Efficient greenkeeping with smart irrigation

UNSW’s grounds management was recognised with multiple industry awards for its outstanding green-keeping and garden maintenance program last year.

Landscape Association last year awarded UNSW’s contractor Green Options with the 2019 Husqvarna Award for Best Commercial Landscape Maintenance Site of the Year, and Gold and Best in Category for Commercial Maintenance.

The 40,000 square metres of lawn and 500 individual garden beds on campus are managed with minimal watering, through the use of bore water and good mulching. 

This water distribution is managed efficiently with the Hunter Hydrawise irrigation system, a smart system with automatic features.  

“Our irrigation systems are fitted with rain sensors that will automatically stop if they detect rain, so the plants can be watered by the rain instead,” Estate Management Grounds Manager Mark Clark said.

“The system can also be adjusted seasonally, manually and predictively, to enhance efficiency.

“We also have a 50mm layer of wood-chip mulch on the garden beds to reduce evaporation,” Mr Clark said.

“When we are choosing new plants, we favour the use of drought-tolerant indigenous species, where possible, to lessen the need for watering.”

Following the outbreak of COVID-19 and the campus closure, Estate Management continues to maintain the grounds sustainably.

What else is UNSW doing to become more environmentally sustainable?

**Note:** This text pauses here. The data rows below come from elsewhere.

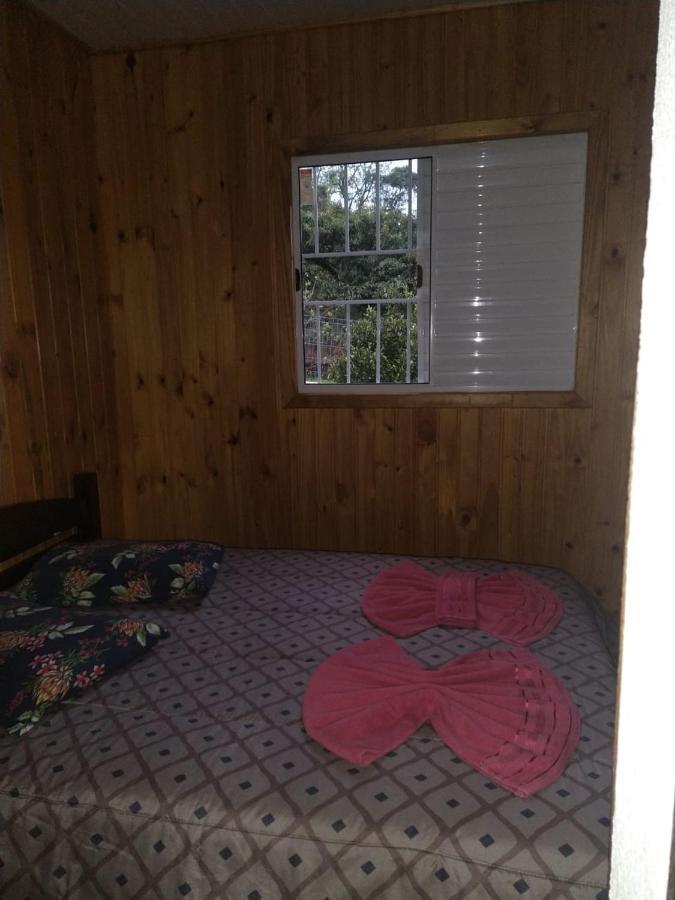 Casa Da Bruna Em Gramado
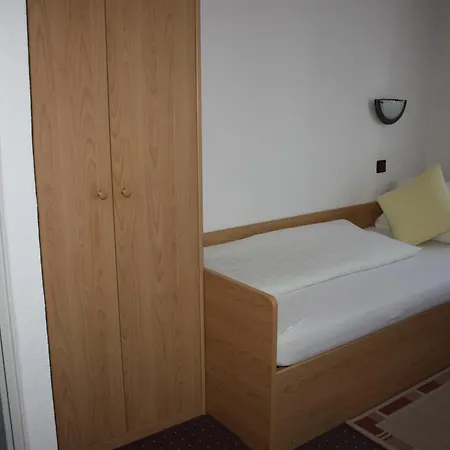 Schlosser Hotel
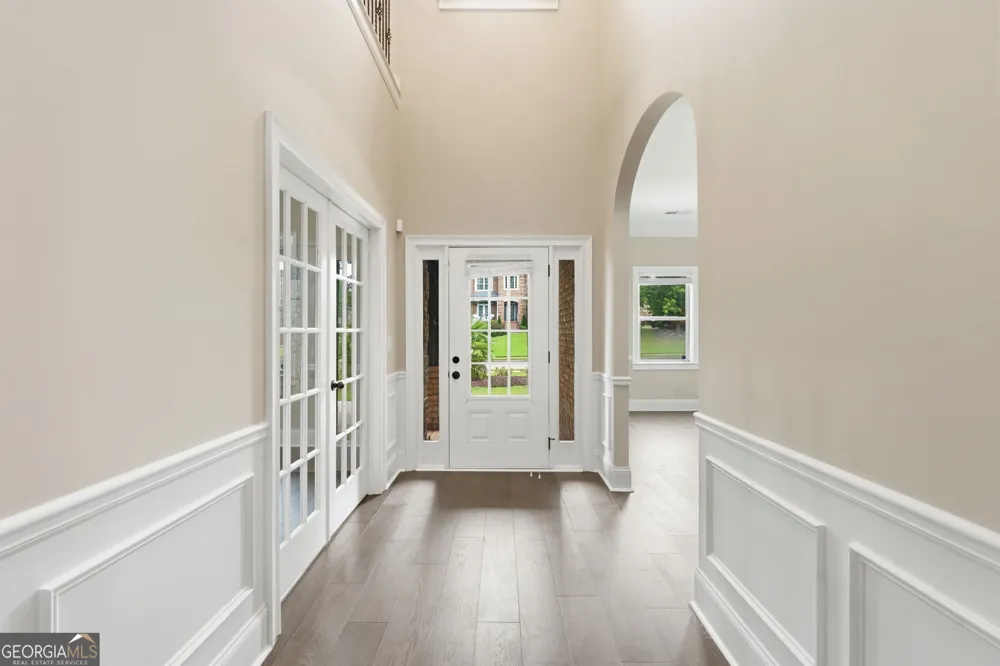2801 Karras CV Hampton, GA 30228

Under the Environmental Sustainability Plan 2019-21, UNSW has committed to

  • Installing a bore water network for non-potable uses in all new buildings
  • Ensuring all new water consuming fixtures are Water Efficiency Labelling and Standards (WELS)-rated
  • Protecting the existing 28% tree canopy cover.

What can you do?

There are lots of ways you can save water. Here are a few ideas:                                                                                

  • Take shorter showers
  • Use the half flush on your toilet whenever possible
  • Turn the tap off – you don't need to leave it running unnecessarily
  • Wait until you have a full load before using your dishwasher
  • Use rainwater or bore water for all external washdown and watering if possible.